The reversal came after one high school district was instructed as to the unconstitutional nature of such faculty-and-staff-led prayers.
The Freedom From Religion Foundation (“FFRF”) sent a cease-and-desist letter to the Coweta County School System on October 25–after leaked video showed football Coach John Small praying with his team prior to a game.
Christopher Line, a Legal Fellow with the FFRF wrote, in that letter:
It is illegal for public school athletic coaches to lead their teams in prayer. The Supreme Court has continually struck down school-sponsored prayer in public schools…Coach Small’s conduct is unconstitutional because he endorses and promotes his religion when acting in his official capacity as a school district employee.

The letter cites various legal precedents–at least eight–including Supreme Court cases dating from 1962 to 2009.

The oldest case cited is Engel v. Vitale, which banned school-sponsored prayers in public schools. The latest case cited is Borden v. School District of the Township of East Brunswick, which categorized a high school basketball coach’s participation in student-led prayers an unconstitutional endorsement of religion.

 The school district responded to the FFRF letter with haste.

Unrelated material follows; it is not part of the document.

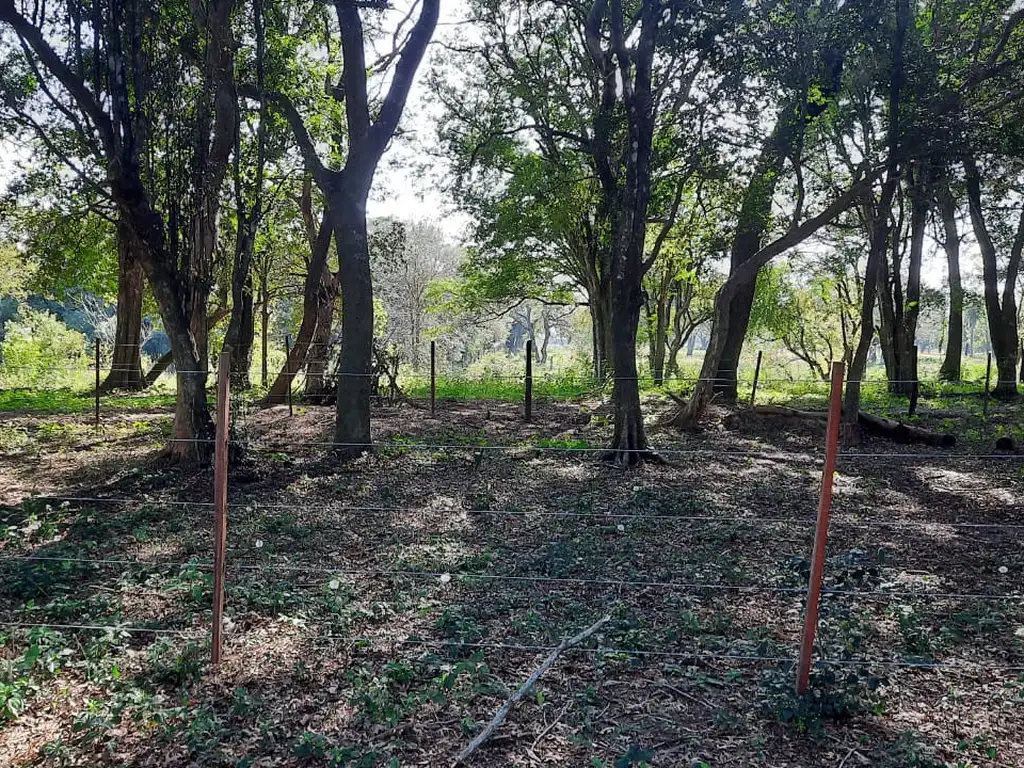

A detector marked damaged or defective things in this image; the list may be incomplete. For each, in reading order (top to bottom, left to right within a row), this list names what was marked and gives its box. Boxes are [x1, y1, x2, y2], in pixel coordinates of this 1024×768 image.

rusty metal post [211, 352, 231, 664]
rusty metal post [748, 350, 764, 408]
rusty metal post [796, 362, 844, 696]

A letter penned by Nathan T. Lee, an attorney representing the Coweta County School System, reads, in part:

[Superintendent Steve Barker] met with the principals of all three high schools and advised that no school staff nor volunteer staff may lead or participate in any prayer or other religious activity before, during or after high school football games.
The FFRF thanked the school district for the quick turn-around time. In response, the foundation’s co-president, Annie Laurie Gaylor wrote, “We appreciate the district’s swift action to address the violation and its commitment to protecting the rights of conscience for all of its students.”